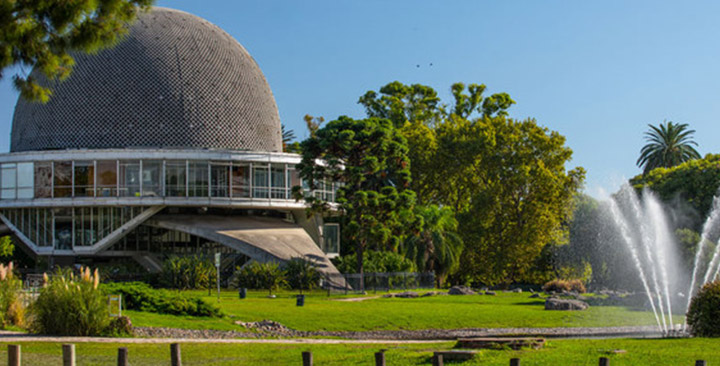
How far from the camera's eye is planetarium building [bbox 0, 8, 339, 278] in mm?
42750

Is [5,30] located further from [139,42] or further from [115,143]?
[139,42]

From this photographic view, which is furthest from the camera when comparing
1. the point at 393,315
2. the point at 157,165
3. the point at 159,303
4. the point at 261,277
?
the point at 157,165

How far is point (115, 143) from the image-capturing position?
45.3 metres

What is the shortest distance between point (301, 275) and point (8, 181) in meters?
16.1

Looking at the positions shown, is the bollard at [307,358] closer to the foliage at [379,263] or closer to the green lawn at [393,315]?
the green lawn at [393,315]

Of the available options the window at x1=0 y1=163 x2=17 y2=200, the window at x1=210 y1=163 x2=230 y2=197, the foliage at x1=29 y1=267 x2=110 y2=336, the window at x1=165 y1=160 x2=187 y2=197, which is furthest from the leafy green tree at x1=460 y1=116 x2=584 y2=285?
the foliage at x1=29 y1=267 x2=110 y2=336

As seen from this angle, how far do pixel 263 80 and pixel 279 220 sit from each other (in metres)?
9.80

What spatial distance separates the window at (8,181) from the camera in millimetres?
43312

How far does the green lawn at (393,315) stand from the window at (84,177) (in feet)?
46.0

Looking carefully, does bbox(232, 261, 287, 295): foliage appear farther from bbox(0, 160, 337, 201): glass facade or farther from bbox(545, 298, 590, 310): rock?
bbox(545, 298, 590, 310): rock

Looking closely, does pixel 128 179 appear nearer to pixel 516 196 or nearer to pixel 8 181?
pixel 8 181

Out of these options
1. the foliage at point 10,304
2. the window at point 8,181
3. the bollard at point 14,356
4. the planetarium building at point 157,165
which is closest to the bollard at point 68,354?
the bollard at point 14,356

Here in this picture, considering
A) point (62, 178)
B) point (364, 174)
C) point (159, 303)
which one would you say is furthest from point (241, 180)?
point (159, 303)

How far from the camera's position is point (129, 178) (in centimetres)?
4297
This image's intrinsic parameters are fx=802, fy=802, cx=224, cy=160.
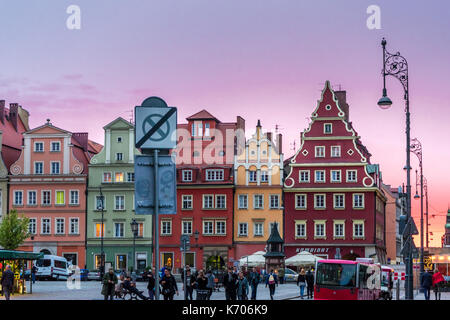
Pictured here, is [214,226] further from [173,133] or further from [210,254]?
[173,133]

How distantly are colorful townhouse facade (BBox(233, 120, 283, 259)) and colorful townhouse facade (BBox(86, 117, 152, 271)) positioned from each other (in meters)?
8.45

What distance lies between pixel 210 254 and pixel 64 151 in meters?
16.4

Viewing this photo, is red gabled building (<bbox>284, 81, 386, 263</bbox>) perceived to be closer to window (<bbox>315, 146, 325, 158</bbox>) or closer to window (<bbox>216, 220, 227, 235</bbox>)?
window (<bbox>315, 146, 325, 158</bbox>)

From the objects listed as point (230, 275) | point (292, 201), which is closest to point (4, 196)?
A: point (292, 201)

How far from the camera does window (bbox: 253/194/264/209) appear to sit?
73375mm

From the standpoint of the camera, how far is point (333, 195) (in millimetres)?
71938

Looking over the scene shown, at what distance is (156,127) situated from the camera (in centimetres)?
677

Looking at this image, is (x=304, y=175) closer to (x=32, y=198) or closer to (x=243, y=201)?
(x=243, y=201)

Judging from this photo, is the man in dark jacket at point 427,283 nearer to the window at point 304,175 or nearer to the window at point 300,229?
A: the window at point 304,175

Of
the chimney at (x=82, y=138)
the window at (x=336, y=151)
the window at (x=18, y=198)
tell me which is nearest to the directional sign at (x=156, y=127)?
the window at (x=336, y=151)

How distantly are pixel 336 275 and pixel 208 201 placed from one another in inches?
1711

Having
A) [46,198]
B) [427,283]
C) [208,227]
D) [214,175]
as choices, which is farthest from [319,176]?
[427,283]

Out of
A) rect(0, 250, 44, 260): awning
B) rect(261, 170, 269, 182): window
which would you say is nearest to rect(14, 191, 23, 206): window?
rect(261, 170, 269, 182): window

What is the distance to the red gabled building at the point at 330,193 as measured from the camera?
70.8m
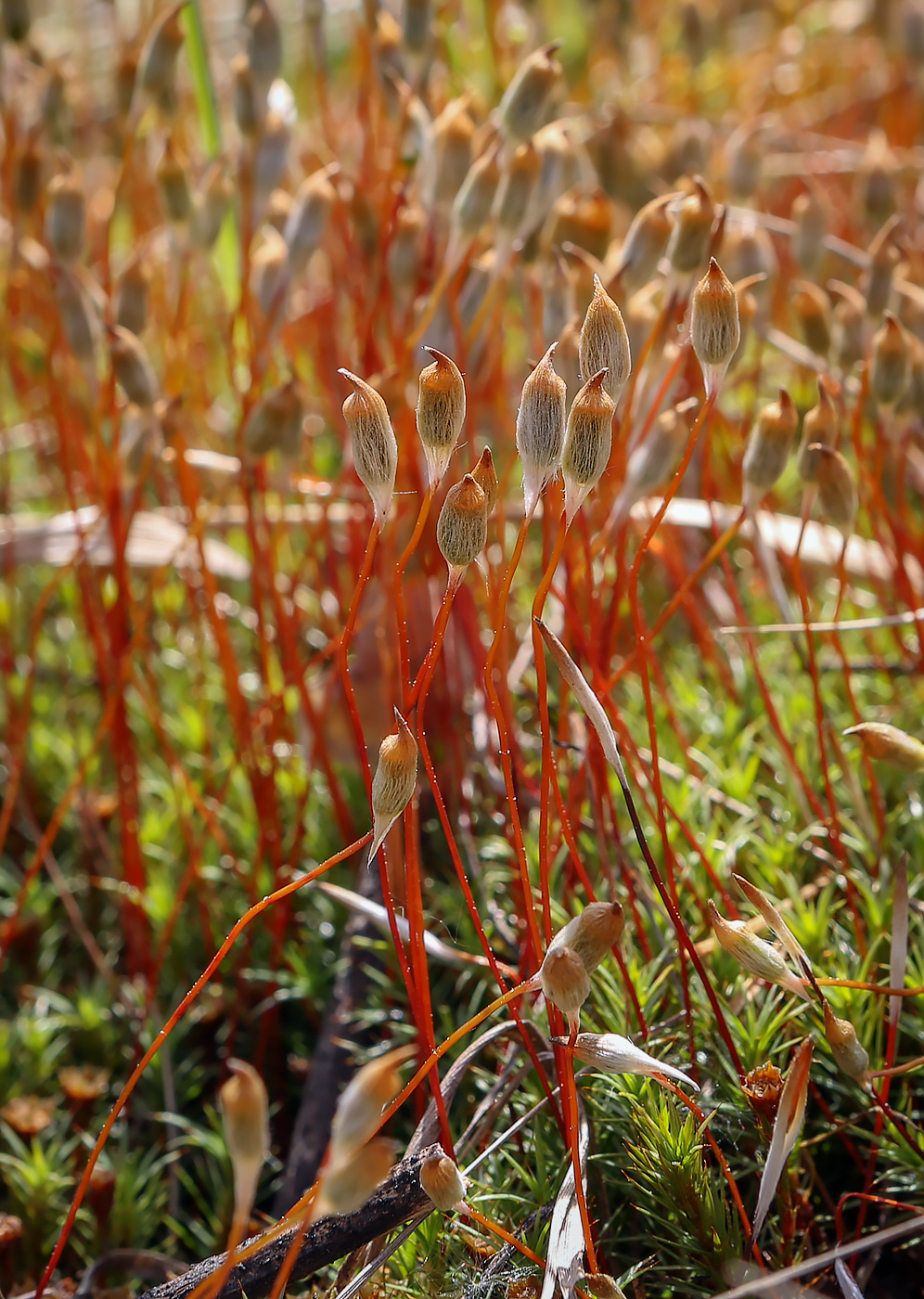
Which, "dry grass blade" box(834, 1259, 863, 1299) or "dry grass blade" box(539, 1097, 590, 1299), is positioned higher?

§ §

What the task requires = Can you copy out all of the records above word for word, leaving out the pictures?

Answer for this exercise =
How far from the camera's eye is planetarium building [bbox 0, 8, 339, 278] in mm?
42750

Is [5,30] located further from [139,42] or further from [115,143]?
[139,42]

From this photographic view, which is furthest from the camera when comparing
1. the point at 393,315
2. the point at 157,165
3. the point at 159,303
4. the point at 261,277
?
the point at 157,165

How far is point (115, 143) from the image-capturing position?
45.3 metres

What is the shortest distance between point (301, 275) and point (8, 181) in meters?
16.1

Looking at the positions shown, is the bollard at [307,358] closer to the foliage at [379,263] or closer to the green lawn at [393,315]?
the green lawn at [393,315]

Of the available options the window at x1=0 y1=163 x2=17 y2=200, the window at x1=210 y1=163 x2=230 y2=197, the foliage at x1=29 y1=267 x2=110 y2=336, the window at x1=165 y1=160 x2=187 y2=197, which is furthest from the leafy green tree at x1=460 y1=116 x2=584 y2=285?
the foliage at x1=29 y1=267 x2=110 y2=336

As seen from this angle, how far do pixel 263 80 and pixel 279 220 sit from each other (in metres)?
9.80

What spatial distance separates the window at (8,181) from the camera in millimetres?
43312

How far does the green lawn at (393,315) stand from the window at (84,177) (in feet)?
46.0

Looking carefully, does bbox(232, 261, 287, 295): foliage appear farther from bbox(0, 160, 337, 201): glass facade or farther from bbox(545, 298, 590, 310): rock?
bbox(545, 298, 590, 310): rock

Looking closely, does pixel 128 179 appear nearer to pixel 516 196 or nearer to pixel 8 181?
pixel 8 181

Out of these options
1. the foliage at point 10,304
2. the window at point 8,181
3. the bollard at point 14,356
4. the planetarium building at point 157,165
which is closest to the bollard at point 68,354?
the bollard at point 14,356

Here in this picture, considering
A) point (62, 178)
B) point (364, 174)
C) point (159, 303)
which one would you say is furthest from point (241, 180)?
point (159, 303)

How far from the camera's position is point (129, 178) (in centimetres)?
4297
This image's intrinsic parameters are fx=802, fy=802, cx=224, cy=160.
Pictured here, is [214,226] further from [173,133] or further from [210,254]?
[173,133]

How distantly are colorful townhouse facade (BBox(233, 120, 283, 259)) and colorful townhouse facade (BBox(86, 117, 152, 271)) positioned from each other (in meters)?
8.45

What distance lies between pixel 210 254 and pixel 64 151 in meters?
16.4

Viewing this photo, is red gabled building (<bbox>284, 81, 386, 263</bbox>) perceived to be closer to window (<bbox>315, 146, 325, 158</bbox>) or closer to window (<bbox>216, 220, 227, 235</bbox>)?
window (<bbox>315, 146, 325, 158</bbox>)

From the objects listed as point (230, 275) | point (292, 201), which is closest to point (4, 196)?
A: point (292, 201)

How far from the camera does window (bbox: 253/194/264/209) appear to sit?
73375mm

From the standpoint of the camera, how far is point (333, 195) (in millimetres)?
71938

Looking over the scene shown, at what distance is (156,127) situated from the camera (in centimetres)?
677

Looking at this image, is (x=304, y=175) closer to (x=32, y=198) or closer to (x=243, y=201)?
(x=243, y=201)

Judging from this photo, is the man in dark jacket at point 427,283 nearer to the window at point 304,175 or nearer to the window at point 300,229?
A: the window at point 304,175

Of
the chimney at (x=82, y=138)
the window at (x=336, y=151)
the window at (x=18, y=198)
tell me which is nearest to the directional sign at (x=156, y=127)?
the window at (x=336, y=151)

How distantly are pixel 336 275 and pixel 208 201 placed from one another in inches?
1711

Having
A) [46,198]
B) [427,283]
C) [208,227]
D) [214,175]
as choices, which is farthest from [319,176]?
[427,283]

Out of
A) rect(0, 250, 44, 260): awning
B) rect(261, 170, 269, 182): window
which would you say is nearest to rect(14, 191, 23, 206): window?
rect(261, 170, 269, 182): window

What is the distance to the red gabled building at the point at 330,193 as measured from the camera?
70.8m
Which, "dry grass blade" box(834, 1259, 863, 1299) or "dry grass blade" box(539, 1097, 590, 1299), is positioned higher?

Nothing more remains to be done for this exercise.